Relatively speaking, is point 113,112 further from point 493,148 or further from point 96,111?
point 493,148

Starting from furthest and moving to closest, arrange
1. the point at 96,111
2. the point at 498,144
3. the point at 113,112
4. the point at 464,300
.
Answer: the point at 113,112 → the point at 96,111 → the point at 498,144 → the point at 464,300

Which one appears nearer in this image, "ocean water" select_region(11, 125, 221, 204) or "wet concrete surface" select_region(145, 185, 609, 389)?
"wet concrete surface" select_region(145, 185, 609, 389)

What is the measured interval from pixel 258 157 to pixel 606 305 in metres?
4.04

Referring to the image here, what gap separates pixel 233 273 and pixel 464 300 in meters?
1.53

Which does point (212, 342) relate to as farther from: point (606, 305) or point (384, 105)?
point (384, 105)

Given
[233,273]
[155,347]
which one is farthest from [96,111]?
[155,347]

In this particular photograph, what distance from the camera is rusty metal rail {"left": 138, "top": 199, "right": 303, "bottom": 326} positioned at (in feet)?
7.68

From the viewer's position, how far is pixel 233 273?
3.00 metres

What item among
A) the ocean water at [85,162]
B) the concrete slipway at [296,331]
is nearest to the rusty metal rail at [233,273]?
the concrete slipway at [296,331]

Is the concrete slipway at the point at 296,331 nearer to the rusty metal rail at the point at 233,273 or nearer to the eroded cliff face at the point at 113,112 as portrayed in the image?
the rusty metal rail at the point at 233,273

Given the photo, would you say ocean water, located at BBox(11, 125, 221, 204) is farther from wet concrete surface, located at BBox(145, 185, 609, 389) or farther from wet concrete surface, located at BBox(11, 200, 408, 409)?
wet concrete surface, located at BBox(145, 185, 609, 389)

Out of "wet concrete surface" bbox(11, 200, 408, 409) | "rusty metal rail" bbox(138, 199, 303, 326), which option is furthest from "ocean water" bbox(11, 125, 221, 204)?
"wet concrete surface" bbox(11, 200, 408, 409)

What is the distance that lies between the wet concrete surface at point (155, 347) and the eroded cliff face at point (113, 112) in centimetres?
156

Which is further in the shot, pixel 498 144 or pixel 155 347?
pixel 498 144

### [Direction]
Retype all of the entries above, keeping every word, number and mark unchanged.

### [Result of this exercise]
Relatively speaking, is point 113,112 further from point 493,148 or further from point 96,111?
point 493,148

Starting from furthest and moving to closest, arrange
1. the point at 96,111
2. the point at 498,144
3. the point at 113,112
4. the point at 464,300
.
Answer: the point at 113,112 → the point at 96,111 → the point at 498,144 → the point at 464,300

Which one appears nearer in this image, "ocean water" select_region(11, 125, 221, 204) or "wet concrete surface" select_region(145, 185, 609, 389)?
"wet concrete surface" select_region(145, 185, 609, 389)

What is the measured interval from pixel 258 157 to pixel 606 305 in metres?
4.04

Referring to the image here, what gap separates pixel 233 273 and pixel 464 300 in meters?
1.53

Which does point (212, 342) relate to as farther from: point (606, 305) or point (384, 105)?
point (384, 105)

Given
[233,273]
[155,347]
which one is farthest from [96,111]?
[155,347]

In this particular photograph, what distance from the camera is rusty metal rail {"left": 138, "top": 199, "right": 303, "bottom": 326} positioned at (in feet)?
7.68

From the viewer's position, how far is pixel 233 273?
3.00 metres

What item among
A) the ocean water at [85,162]
B) the concrete slipway at [296,331]
is nearest to the rusty metal rail at [233,273]?
the concrete slipway at [296,331]

Is the concrete slipway at the point at 296,331 nearer to the rusty metal rail at the point at 233,273 or nearer to the eroded cliff face at the point at 113,112 as portrayed in the image?
the rusty metal rail at the point at 233,273

Given the photo, would you say ocean water, located at BBox(11, 125, 221, 204) is farther from wet concrete surface, located at BBox(145, 185, 609, 389) or farther from wet concrete surface, located at BBox(11, 200, 408, 409)?
wet concrete surface, located at BBox(145, 185, 609, 389)

Out of "wet concrete surface" bbox(11, 200, 408, 409) | "rusty metal rail" bbox(138, 199, 303, 326), which option is furthest from "ocean water" bbox(11, 125, 221, 204)?
"wet concrete surface" bbox(11, 200, 408, 409)

What is the distance that lies between the wet concrete surface at point (155, 347) and the eroded cliff face at point (113, 112) in centimetres?
156

Which is further in the shot, pixel 498 144 or pixel 155 347?
pixel 498 144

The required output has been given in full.